Mining honoured in Queen's birthday list

WITH much of Australia taking a break today for the Queen’s Birthday holiday, Australian Governor General Sir Peter Cosgrove has bestowed a swag of awards on some of Australian mining’s most respected names, with former Toro Energy chairwoman Erica Smyth being granted the nation’s highest honour.

Haydn Black


Smyth was made a Companion of the Order of Australia (AC), alongside swimming legend Dawn Fraser.
There were just 10 AC awards this year, with Smyth the only Western Australian.
Smyth received her award for service to the community through corporate governance roles with charitable, medical research, higher education, nuclear scientific and technology organisations, to the minerals exploration sector, and to women in business.
She began her career as an exploration geologist, but after developing type 1 diabetes while working in Newman she had to be flown to Perth by the Royal Flying Doctor Service, and would later sit on the RFDS and Diabetes Research WA bards as a way of giving back to the community. 
Smyth is now working on the board of the Deep Exploration Technologies CRC and as part of the federal government's Resources 2030 taskforce, having previously served as a non-executive director of mining equipment company Emeco.
She was previously awarded the Inaugural Lifetime Achievement Award for Women in Resources from the WA Chamber of Mines and Energy and was included in Women in Mining UK's 2013 list of 100 Global Inspirational Women in Mining.
New South Wales resident Donna Frater was awarded a Member of the Order of Australia (AM) for her significant services to the mining industry, particularly through the promotion of greater gender diversity in the sector.
Frater has held a number of senior geologist roles with BHP's BMA Coal and Rio Tinto. She is a past chair of AusIMM's Women in Mining Networking Committee, which helped her mission to drive cultural change and open up opportunities for women to participate in mining.
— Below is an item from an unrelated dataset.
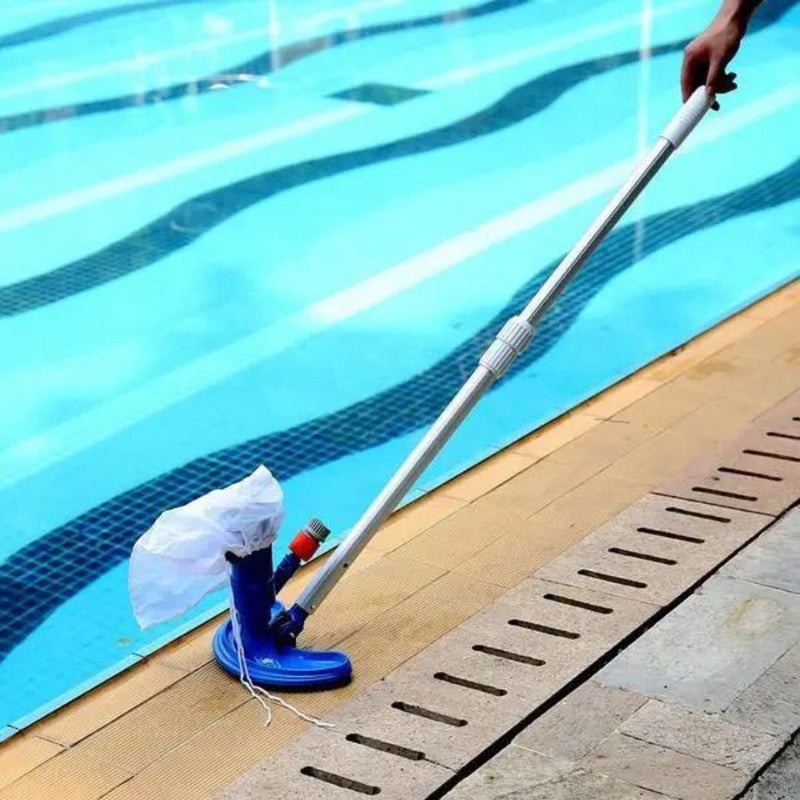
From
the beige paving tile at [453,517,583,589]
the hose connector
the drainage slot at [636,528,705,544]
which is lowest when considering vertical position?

In 2013 she was also recognised as one of the top 100 most inspirational mining women, one of around 28 Australians. 
The group wants to see 20% women in non-traditional roles by 2020, and to foster a greater appreciation of diversity, something Frater continues to work towards. 
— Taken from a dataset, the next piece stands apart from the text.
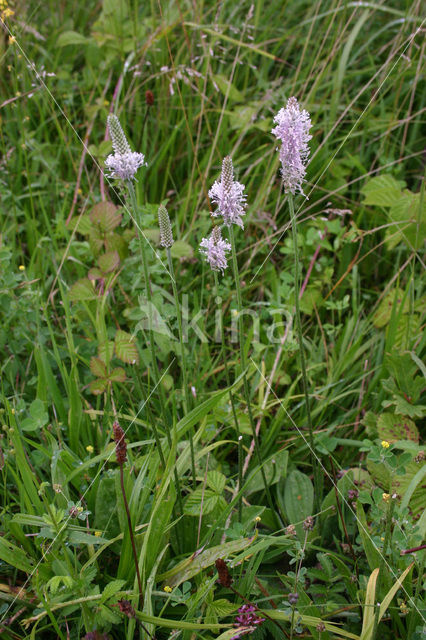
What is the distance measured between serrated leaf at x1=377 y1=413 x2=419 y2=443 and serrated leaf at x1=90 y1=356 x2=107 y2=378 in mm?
974

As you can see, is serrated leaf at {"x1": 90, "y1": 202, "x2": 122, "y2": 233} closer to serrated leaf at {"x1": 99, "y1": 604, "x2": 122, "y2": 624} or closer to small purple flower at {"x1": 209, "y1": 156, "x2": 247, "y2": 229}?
small purple flower at {"x1": 209, "y1": 156, "x2": 247, "y2": 229}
Also scoring an AM is Tasmania's Liz Swain, a metallurgist who was recognised for her almost 45 years of pioneering service as a woman in a field that is still dominated by men, for her position as a role model for female engineers, and for services to the community of Tasmania
She worked for Rio Tinto at the Bell Bay smelter for some 43 years, having applied for a job that asked for "'young men interested in careers in engineering" in 1969. She retired in 2012.
She has mentored many female graduates over the years, who she has encouraged to pursue opportunities not available in previous generations.
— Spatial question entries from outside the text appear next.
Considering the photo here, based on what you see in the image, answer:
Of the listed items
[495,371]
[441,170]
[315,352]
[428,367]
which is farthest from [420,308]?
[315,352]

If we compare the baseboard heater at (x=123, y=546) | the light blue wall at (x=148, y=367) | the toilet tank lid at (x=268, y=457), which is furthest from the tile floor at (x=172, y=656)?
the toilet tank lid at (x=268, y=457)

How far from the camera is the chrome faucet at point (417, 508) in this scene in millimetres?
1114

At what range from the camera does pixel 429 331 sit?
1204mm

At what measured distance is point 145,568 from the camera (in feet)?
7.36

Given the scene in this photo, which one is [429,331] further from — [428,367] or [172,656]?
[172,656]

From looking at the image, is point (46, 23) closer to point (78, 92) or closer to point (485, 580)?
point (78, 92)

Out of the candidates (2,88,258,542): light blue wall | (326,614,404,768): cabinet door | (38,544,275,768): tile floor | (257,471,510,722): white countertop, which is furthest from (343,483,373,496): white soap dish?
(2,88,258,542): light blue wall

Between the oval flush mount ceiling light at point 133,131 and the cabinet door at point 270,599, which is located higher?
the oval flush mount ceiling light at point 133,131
Minerals Council of Australian interim CEO David Byers said the awards "acknowledge(d) the great contribution being made by women working in Australia's world-class mining industry and the inspiration they provide to others".
He congratulated the winners on their achievements. 
Women made up just over a third of all nominations for this year's Queen's birthday honours. Nominations of women are 72% higher than five years ago. 
Of the 778 awards and appointments in the AO general division, fewer than half - 289 - were women.
Representing the men were Pacific Road Capital founder Paul Espie and Professor Geoffrey Phillips.
Sydney-based Espie was recognised with an AO for his distinguished service to the mining and infrastructure sectors through financial advisory roles, to public policy development and reform, and to not-for-profit organisations. 
Born into the third generation of a mining dynasty as the son of mining engineer and grandson of a South Australian copper mine manager, Espie founded Pacific Road was in 1986.
He was chairman of Cobar Mines following a management buy-out of the Cobar copper mine from Rio Tinto Group in 1993 and later chairman of Oxiana during the acquisition and development of the Sepon copper/gold deposit in Laos. He was also 
Professor Phillips was awarded his OAM for service to rogaining, minerals exploration and education.
An honorary professor at the School of Earth Sciences, University of Melbourne, Phillips has focused on gold geology for decades. Now a consultant, he was previously Chief of Division, CSIRO Exploration and Mining, general manager geology at Great Central Mines and a director at the National Key Centre in Economic Geology.